*Problems to work on*
a) Reproduce the passage of the Bill Bonnar biography from "Bonnar has a" to "Darfur and Khartoum.", changing "chairperson" to "chair".
b) Answer these questions using the Bill Bonnar biography:
(i) From which university does Bonnar hold a degree?
(ii) For which constituency was he the candidate in the 1997 general election?
(iii) How many votes did he win in the 2003 Scottish Parliament election?
c) Resume the Bill Bonnar biography after its final sentence.

*Selected excerpt*
- - - - -

Bill Bonnar is a founding member of the Scottish Socialist Party.

== Personal life ==
A socialist activist for over forty years in Scotland, London, and Sudan, Bonnar has wide-ranging experience in the trade union movement and community politics. He worked as an aid worker in Sudan before the 1989 coup, and has worked full-time in the field of Community Development and Social and Economic Regeneration for the past 25 years.

He worked for two years as a Community Worker in South Lanarkshire, seven years as Development Officer with housing associations in Glasgow and South Lanarkshire, including Govan Housing Association, and five years as a Social Enterprise Advisor with Glasgow Regeneration Agency.

Bonnar has a degree in Politics and History from the University of Stirling. He is married to Vivienne and they have two daughters, Jenny and Katie (who has also been active in the SSP).

== Political career ==
At some point, Bonnar served on the editorial committee of Marxism Today, a theoretical magazine generally seen as the standard-bearer for the "reformist" wing of the CPGB.

While in London, Bonnar worked for left-wing bookshop Central Books, and was chairperson of the Connolly Association's London South branch. He has held various trade union positions in Glasgow and London. During his time as an aid worker in Sudan, he was an active member of the then-legal Sudanese Communist Party in Darfur and Khartoum.

In 1996, he was a founding member of the Scottish Socialist Alliance (SSA) and stood as its candidate in Glasgow Anniesland in the 1997 general election. He became a founding member of the Scottish Socialist Party in 1998, and stood as the candidate for Glasgow Rutherglen in the 2003 Scottish Parliament election, where he won 2,259 votes (9.6%).

- - - - -

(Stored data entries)

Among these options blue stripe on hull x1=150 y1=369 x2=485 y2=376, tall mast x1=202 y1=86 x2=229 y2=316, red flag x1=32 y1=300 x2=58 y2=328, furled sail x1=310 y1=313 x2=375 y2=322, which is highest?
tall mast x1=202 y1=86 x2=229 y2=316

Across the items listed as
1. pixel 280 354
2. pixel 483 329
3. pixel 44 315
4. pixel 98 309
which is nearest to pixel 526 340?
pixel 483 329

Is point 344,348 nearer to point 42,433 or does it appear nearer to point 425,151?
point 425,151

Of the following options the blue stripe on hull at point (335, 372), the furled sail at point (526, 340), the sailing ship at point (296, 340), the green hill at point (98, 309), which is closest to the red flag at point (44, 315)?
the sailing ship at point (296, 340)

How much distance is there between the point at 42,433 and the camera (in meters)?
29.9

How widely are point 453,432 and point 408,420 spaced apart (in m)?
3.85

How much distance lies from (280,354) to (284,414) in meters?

- - - - -

*Numbered answers*
a)
Bonnar has a degree in Politics and History from the University of Stirling. He is married to Vivienne and they have two daughters, Jenny and Katie (who has also been active in the SSP).

== Political career ==
At some point, Bonnar served on the editorial committee of Marxism Today, a theoretical magazine generally seen as the standard-bearer for the "reformist" wing of the CPGB.

While in London, Bonnar worked for left-wing bookshop Central Books, and was chair of the Connolly Association's London South branch. He has held various trade union positions in Glasgow and London. During his time as an aid worker in Sudan, he was an active member of the then-legal Sudanese Communist Party in Darfur and Khartoum.

b)
(i) The University of Stirling
(ii) Glasgow Anniesland
(iii) 2,259 votes (9.6%)

c)
He contested the newly-drawn Rutherglen and Hamilton West seat at the 2005 United Kingdom general election for the Scottish Socialist Party (SSP), but failed to be elected. Bonnar finished in fifth place with 1,164 votes and a vote share of 2.7%.

Among other community work, Bonnar spearheaded a successful effort to commemorate ten volunteers from Rutherglen and Cambuslang who fought in the Spanish Civil War as part of the International Brigades with a plaque in Rutherglen Town Hall.

Bonnar was re-elected as the Scottish Socialist Party's co-chair alongside Frances Curran at its 2014 conference. At the party's 2015 conference six months later, he stood down as co-chair and was returned unopposed as National Secretary, taking over from Kevin McVey. He was also his party's unsuccessful nominee for Glasgow South West at the 2015 general election.

He was the SSP's candidate in the Govan ward in Glasgow at the 2017 and 2022 Scottish local elections. He was their candidate in the 2023 by-election in Rutherglen and Hamilton West, where he finished 8th of 14 candidates with 271 votes (0.9%).

He will be the SSP's no. 3 candidate in the Glasgow regional list at the 2026 Scottish Parliament election.